::: Material for the task

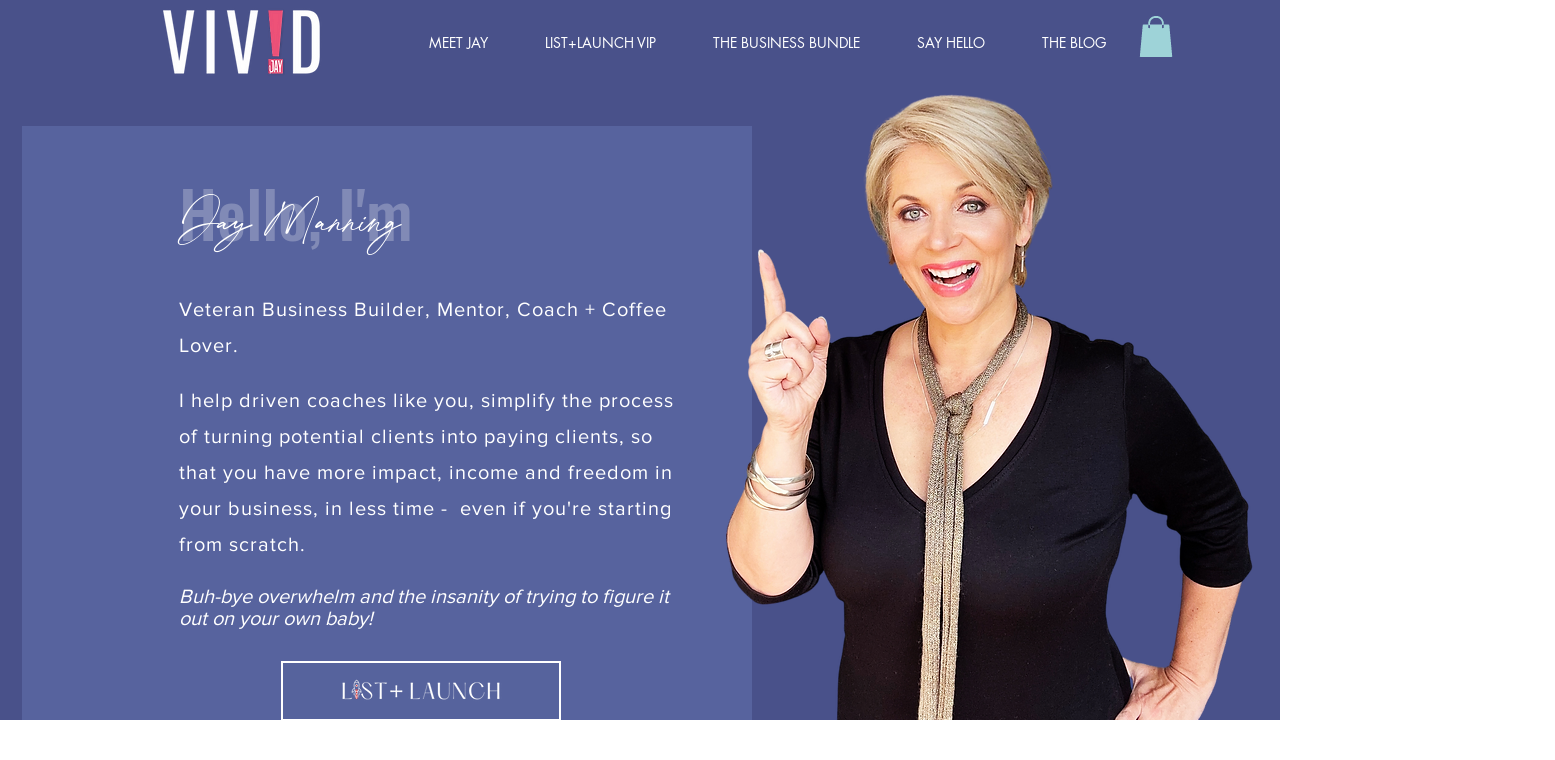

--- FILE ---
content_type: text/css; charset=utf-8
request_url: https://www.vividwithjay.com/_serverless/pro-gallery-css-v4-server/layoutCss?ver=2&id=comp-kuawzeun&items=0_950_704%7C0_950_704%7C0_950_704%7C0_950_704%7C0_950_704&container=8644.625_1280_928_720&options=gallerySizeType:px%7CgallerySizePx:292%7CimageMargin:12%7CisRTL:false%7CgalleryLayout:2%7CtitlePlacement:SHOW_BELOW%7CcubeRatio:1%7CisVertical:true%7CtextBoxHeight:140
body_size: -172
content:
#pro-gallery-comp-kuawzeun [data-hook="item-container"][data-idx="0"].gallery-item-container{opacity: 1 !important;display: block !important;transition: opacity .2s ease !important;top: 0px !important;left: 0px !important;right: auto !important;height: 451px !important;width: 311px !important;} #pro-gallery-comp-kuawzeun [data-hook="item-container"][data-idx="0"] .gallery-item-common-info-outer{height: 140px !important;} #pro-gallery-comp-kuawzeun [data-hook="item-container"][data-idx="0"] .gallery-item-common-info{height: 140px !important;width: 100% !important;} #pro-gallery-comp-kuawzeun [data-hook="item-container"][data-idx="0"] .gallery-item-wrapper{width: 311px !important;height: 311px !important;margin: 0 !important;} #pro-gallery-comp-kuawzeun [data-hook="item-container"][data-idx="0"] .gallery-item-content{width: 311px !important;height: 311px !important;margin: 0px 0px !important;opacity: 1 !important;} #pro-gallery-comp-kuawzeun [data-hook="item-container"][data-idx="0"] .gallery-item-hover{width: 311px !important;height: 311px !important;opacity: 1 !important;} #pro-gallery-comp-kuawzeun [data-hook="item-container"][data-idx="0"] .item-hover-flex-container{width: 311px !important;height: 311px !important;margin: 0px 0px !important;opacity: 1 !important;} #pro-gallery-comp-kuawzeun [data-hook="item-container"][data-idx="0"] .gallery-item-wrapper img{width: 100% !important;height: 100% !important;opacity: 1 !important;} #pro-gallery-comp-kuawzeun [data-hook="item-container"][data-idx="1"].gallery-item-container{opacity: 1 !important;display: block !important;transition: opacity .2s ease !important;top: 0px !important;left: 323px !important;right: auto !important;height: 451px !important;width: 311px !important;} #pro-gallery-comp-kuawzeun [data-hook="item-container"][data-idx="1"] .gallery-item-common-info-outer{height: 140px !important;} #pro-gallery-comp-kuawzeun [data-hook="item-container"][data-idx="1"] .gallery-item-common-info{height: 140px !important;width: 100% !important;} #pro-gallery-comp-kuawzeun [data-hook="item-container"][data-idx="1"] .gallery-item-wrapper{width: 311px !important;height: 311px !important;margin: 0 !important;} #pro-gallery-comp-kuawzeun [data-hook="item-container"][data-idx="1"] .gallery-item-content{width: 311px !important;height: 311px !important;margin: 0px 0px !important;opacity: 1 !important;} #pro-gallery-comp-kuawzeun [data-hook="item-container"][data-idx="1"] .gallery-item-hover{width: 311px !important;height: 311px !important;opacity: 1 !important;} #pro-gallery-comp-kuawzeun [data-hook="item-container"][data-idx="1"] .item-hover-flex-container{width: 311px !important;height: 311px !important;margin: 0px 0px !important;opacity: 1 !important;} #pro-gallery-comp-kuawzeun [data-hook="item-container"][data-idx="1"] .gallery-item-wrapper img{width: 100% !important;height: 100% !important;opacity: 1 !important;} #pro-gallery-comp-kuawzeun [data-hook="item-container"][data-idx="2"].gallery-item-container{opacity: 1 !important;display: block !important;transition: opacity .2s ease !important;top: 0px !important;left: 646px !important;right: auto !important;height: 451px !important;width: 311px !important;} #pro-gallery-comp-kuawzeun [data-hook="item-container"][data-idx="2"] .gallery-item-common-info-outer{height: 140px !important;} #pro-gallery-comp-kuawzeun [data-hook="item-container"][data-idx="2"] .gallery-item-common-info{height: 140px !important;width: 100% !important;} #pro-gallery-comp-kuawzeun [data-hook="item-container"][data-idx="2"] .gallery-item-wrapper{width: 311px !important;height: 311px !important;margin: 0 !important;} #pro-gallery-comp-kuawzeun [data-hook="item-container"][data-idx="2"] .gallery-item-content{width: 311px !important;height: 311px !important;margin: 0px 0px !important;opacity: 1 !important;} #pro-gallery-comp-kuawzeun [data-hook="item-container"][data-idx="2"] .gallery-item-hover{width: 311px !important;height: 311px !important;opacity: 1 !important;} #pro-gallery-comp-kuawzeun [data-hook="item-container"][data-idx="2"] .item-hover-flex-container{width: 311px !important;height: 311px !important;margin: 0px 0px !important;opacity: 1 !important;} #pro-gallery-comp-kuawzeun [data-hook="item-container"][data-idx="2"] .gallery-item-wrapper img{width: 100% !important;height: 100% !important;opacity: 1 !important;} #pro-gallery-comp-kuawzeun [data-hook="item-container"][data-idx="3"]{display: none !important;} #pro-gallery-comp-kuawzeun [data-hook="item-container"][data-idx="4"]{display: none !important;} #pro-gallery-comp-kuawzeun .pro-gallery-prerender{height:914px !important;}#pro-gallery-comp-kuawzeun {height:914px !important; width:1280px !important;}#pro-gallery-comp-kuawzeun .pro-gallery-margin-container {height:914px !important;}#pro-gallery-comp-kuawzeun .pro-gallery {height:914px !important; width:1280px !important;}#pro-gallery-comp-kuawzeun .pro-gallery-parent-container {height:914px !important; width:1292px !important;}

::::::
::: Material for the task

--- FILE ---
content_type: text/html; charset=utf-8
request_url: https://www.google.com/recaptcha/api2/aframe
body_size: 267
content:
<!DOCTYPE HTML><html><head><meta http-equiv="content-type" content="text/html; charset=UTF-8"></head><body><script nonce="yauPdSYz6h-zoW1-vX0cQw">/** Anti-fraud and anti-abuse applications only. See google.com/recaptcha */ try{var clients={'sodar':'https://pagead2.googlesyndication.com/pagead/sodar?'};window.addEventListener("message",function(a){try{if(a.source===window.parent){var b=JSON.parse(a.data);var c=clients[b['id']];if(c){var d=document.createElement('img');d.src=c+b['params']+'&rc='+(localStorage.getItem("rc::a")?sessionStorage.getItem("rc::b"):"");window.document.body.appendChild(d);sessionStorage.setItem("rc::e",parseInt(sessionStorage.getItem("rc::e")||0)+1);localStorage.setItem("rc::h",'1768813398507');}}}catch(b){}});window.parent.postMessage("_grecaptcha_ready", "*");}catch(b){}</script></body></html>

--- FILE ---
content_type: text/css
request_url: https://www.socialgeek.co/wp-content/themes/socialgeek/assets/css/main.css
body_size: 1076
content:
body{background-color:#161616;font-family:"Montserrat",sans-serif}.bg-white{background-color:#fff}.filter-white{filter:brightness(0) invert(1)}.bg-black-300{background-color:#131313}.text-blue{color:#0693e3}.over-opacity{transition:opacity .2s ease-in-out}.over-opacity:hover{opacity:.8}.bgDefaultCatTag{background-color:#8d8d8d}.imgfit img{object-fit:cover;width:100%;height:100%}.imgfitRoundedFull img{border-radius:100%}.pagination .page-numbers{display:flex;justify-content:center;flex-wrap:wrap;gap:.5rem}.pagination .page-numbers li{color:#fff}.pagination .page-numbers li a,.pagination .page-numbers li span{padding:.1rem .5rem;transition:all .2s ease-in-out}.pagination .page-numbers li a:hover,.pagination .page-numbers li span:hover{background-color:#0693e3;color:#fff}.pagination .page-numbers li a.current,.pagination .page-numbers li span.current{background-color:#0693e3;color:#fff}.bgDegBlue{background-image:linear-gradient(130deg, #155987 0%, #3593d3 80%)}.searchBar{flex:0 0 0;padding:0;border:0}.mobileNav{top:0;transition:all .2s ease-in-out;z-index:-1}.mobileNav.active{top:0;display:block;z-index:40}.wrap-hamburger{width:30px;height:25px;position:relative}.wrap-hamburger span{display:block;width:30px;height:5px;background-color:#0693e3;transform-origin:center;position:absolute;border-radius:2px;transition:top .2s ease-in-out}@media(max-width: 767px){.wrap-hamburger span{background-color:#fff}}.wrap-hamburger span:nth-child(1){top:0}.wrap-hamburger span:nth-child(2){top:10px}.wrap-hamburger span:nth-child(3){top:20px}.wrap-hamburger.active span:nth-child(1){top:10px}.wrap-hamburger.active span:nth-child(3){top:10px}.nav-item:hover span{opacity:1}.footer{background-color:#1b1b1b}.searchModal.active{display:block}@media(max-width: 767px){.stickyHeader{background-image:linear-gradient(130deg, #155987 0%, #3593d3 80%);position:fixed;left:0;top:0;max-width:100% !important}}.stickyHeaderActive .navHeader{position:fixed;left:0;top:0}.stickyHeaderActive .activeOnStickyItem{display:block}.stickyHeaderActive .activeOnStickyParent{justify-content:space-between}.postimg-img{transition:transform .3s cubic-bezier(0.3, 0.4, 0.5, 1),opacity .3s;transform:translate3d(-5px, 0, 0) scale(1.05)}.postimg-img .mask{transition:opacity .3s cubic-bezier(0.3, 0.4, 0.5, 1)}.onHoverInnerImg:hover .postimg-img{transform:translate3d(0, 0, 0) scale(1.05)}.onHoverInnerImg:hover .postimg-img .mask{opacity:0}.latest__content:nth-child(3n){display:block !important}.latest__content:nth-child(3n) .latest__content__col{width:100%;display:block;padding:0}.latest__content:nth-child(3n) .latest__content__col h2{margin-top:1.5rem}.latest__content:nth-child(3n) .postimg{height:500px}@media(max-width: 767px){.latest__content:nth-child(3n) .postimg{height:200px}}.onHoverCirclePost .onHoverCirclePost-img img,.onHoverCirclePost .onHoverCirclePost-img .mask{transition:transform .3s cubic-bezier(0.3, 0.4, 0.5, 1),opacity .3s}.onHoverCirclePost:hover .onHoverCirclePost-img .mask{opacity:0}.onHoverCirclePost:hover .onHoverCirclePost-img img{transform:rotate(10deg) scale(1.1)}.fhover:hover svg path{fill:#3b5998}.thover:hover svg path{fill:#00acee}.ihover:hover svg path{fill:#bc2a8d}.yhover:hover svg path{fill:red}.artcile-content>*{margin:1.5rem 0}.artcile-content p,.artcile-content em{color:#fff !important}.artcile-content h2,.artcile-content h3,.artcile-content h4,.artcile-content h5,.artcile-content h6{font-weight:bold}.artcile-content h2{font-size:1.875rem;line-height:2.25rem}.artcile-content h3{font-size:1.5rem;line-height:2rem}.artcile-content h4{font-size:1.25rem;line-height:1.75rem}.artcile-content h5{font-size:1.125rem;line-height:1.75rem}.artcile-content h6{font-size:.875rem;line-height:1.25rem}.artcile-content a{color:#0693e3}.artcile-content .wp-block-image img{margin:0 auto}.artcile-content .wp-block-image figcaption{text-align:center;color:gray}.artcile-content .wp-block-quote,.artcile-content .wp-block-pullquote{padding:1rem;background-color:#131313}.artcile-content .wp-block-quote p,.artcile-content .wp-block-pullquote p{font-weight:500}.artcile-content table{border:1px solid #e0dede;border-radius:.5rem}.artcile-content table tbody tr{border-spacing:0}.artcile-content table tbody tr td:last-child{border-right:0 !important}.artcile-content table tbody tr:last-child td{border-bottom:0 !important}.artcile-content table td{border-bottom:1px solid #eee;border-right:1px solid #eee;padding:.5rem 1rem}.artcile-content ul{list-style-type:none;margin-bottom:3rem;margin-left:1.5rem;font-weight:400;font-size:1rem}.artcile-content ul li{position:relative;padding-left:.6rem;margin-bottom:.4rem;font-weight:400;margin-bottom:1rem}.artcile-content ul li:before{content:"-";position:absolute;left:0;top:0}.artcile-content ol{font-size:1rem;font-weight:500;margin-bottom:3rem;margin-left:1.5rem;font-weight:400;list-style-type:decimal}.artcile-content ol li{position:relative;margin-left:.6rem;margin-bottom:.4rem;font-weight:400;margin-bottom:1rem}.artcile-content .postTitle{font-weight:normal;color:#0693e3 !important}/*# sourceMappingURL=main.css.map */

::::::

● **The task**
Scan the material above for the word "charset", and copy every line in which it is found.

● **Worked solution**
content_type: text/css; charset=utf-8
content_type: text/html; charset=utf-8
<!DOCTYPE HTML><html><head><meta http-equiv="content-type" content="text/html; charset=UTF-8"></head><body><script nonce="yauPdSYz6h-zoW1-vX0cQw">/** Anti-fraud and anti-abuse applications only. See google.com/recaptcha */ try{var clients={'sodar':'https://pagead2.googlesyndication.com/pagead/sodar?'};window.addEventListener("message",function(a){try{if(a.source===window.parent){var b=JSON.parse(a.data);var c=clients[b['id']];if(c){var d=document.createElement('img');d.src=c+b['params']+'&rc='+(localStorage.getItem("rc::a")?sessionStorage.getItem("rc::b"):"");window.document.body.appendChild(d);sessionStorage.setItem("rc::e",parseInt(sessionStorage.getItem("rc::e")||0)+1);localStorage.setItem("rc::h",'1768813398507');}}}catch(b){}});window.parent.postMessage("_grecaptcha_ready", "*");}catch(b){}</script></body></html>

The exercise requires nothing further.